Trigonometry Angles and their Notations

These are actually the use of Greek letters such as alpha (α), beta (β), theta (θ) and gamma (γ) to denote angles. It represents the signs of trigonometric functions in each quadrant. A couple of different units of angle measure are extensively used, including degree, radian, and gradian (gons): As an example,

1 complete circle (turn) = 360° = 2π radian = 400 gons.

However it is not particularly annotated by (°) for a degree or (g) for gradian, all values for angles are assumed to be given in radian.

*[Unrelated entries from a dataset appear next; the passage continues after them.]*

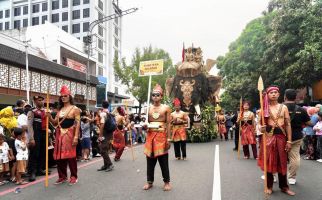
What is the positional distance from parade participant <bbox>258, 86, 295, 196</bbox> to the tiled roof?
67.9ft

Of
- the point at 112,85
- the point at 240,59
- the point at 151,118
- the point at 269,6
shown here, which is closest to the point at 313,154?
the point at 151,118

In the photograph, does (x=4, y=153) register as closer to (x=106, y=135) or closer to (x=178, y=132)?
(x=106, y=135)

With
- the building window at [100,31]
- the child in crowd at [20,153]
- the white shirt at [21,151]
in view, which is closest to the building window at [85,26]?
the building window at [100,31]

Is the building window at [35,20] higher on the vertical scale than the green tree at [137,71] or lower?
higher

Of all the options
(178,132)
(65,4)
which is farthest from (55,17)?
(178,132)

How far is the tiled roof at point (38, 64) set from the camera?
23.7 m

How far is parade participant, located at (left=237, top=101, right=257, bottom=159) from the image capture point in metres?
11.1

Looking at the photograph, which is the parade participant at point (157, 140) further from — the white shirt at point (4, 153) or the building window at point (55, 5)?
the building window at point (55, 5)

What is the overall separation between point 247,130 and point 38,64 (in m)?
21.0

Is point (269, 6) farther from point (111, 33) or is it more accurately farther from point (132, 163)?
point (111, 33)

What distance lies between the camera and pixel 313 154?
444 inches

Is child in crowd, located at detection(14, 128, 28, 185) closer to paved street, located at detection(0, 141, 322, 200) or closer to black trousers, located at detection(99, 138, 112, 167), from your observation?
paved street, located at detection(0, 141, 322, 200)

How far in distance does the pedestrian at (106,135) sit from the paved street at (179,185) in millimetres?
311

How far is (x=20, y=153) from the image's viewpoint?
7.87 metres
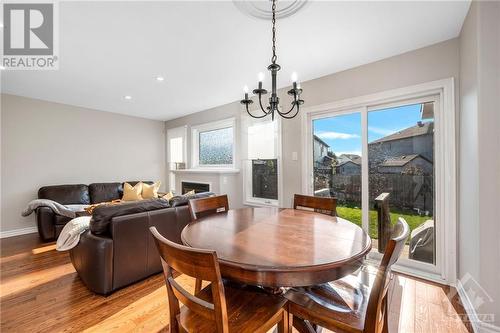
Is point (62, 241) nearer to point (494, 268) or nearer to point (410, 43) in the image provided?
point (494, 268)

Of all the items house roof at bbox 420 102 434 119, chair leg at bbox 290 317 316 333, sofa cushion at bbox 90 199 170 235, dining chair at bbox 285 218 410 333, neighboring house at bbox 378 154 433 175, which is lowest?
chair leg at bbox 290 317 316 333

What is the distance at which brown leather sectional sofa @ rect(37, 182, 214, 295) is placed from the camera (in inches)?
79.3

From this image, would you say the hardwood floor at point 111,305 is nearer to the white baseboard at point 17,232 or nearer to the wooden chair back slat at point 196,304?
the wooden chair back slat at point 196,304

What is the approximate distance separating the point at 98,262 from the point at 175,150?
403cm

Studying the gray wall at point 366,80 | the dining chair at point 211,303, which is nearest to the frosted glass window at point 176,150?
the gray wall at point 366,80

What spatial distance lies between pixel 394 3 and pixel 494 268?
208 cm

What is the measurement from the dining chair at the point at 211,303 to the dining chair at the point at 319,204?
100cm

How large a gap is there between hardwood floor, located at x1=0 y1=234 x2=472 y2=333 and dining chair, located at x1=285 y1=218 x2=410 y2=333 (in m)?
0.80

The graphical representation shown below depicts some common angles and their values and the conversions of the basic trigonometric functions:

(Image will be uploaded soon)

Solved Examples

Example1: Find the absolute value for cosine 165° using the half angle identities.

Solution1:

In the given verification, note that 165 degrees is in the 2nd quadrant, and cosine functions in the 2nd quadrant are negative. Also, 330 degrees is in the 4th quadrant, and cosine functions in the 4th quadrant are positive.

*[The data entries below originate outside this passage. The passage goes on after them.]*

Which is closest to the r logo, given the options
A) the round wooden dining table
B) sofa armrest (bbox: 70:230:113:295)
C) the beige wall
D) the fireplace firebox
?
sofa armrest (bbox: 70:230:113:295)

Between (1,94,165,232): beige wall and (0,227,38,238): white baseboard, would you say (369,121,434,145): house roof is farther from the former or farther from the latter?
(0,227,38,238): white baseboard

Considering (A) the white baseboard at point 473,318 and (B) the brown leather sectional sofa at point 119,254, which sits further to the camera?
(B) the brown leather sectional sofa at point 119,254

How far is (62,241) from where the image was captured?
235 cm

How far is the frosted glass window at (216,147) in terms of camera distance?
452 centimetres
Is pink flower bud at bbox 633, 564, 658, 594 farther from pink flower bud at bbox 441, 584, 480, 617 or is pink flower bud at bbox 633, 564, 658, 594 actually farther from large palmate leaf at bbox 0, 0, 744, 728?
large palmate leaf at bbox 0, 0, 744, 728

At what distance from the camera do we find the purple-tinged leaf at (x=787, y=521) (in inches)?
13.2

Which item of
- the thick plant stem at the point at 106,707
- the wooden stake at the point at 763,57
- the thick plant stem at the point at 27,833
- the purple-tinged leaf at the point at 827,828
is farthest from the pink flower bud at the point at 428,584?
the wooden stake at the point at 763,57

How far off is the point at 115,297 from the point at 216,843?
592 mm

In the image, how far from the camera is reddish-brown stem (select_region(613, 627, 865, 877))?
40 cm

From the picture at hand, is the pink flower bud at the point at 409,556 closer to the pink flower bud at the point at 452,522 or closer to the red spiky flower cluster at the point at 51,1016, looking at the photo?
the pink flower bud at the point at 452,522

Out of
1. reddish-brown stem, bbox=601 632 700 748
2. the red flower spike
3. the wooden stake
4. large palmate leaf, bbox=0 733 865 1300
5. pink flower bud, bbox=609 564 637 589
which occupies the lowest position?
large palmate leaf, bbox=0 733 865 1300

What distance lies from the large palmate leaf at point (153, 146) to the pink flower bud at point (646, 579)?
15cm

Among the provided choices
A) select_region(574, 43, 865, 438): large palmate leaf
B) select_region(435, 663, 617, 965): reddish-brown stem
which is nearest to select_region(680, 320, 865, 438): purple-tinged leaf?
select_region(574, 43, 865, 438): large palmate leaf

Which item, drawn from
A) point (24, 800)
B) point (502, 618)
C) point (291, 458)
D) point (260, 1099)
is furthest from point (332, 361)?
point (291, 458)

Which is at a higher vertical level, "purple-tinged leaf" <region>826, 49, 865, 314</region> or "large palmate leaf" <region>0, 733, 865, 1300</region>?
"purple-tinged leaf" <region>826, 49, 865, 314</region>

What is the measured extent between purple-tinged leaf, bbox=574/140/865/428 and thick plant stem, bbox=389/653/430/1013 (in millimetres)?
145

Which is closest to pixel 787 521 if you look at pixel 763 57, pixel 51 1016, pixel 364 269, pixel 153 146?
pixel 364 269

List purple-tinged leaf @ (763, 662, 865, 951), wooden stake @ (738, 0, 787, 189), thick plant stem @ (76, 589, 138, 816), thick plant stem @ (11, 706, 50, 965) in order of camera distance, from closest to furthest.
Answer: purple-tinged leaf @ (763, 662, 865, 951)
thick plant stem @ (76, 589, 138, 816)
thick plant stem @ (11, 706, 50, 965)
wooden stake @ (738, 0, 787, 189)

That said, the reference triangle of 330° in the 4th quadrant is a 30°–60°–90° triangle. Thus, cos 330° = cos 30°.

Now, applying the half angle identity for the cosine:

We get,

\[Cos 165^{\circ} = \frac{cos 330^{\circ}}{2}\]

\[Cos 165^{\circ} = \sqrt{\frac{1 + cos 330^{\circ}}{2}}\]

\[Cos 165^{\circ} = \sqrt{\frac{(1 + cos 30^{\circ})}{2}}\]

\[Cos 165^{\circ} = - \sqrt{\frac{[1 + (-\frac{3}{2})]}{2}}\] (here the minus sign is chosen because 165° is in the 2nd quadrant)

\[Cos 165^{\circ} = - [2 + \sqrt{(\frac{3}{4})}]\]

= \[0.9659\]

So, our answer is Cos 165° = \[- [2+(\frac{\sqrt{3}}{2}]\]

(Images will be uploaded soon)

Example2: Calculate the value of sin15° using the sine half-angle relationship.

Solution2:

Given that α = 30°

Using the formula

\[sin \frac{\alpha}{2} = \pm  \sqrt{\frac{1 - cos \alpha}{2}}\]

We get,

\[sin 15^{\circ} = \pm \sqrt{\frac{1 - cos 30^{\circ}}{2}}\]

= \[\pm \sqrt{\frac{1 - 0.866}{2}}\] ...

= \[0.2588\]

Thus, our answer is sin 15° = 0.2588

​Remember here the positive value is taken since 15° is in the 1st quadrant.

Key Facts

• In the half-angle formula problems for sine and cosine, observe that a plus/minus sign occurs in front of each square root (radical).

• Whether your answer is negative or positive depends on which quadrant the new half-angle is in.

• The tan half-angle formula doesn’t have a ± sign in front, so the above doesn’t apply to tangents.

Conclusion 

The article is very useful for the students to understand the concept of half-angle formulas. All the important half-angle formulas and their conversion is provided. Solved examples will help students apply the half-angle formula in problems.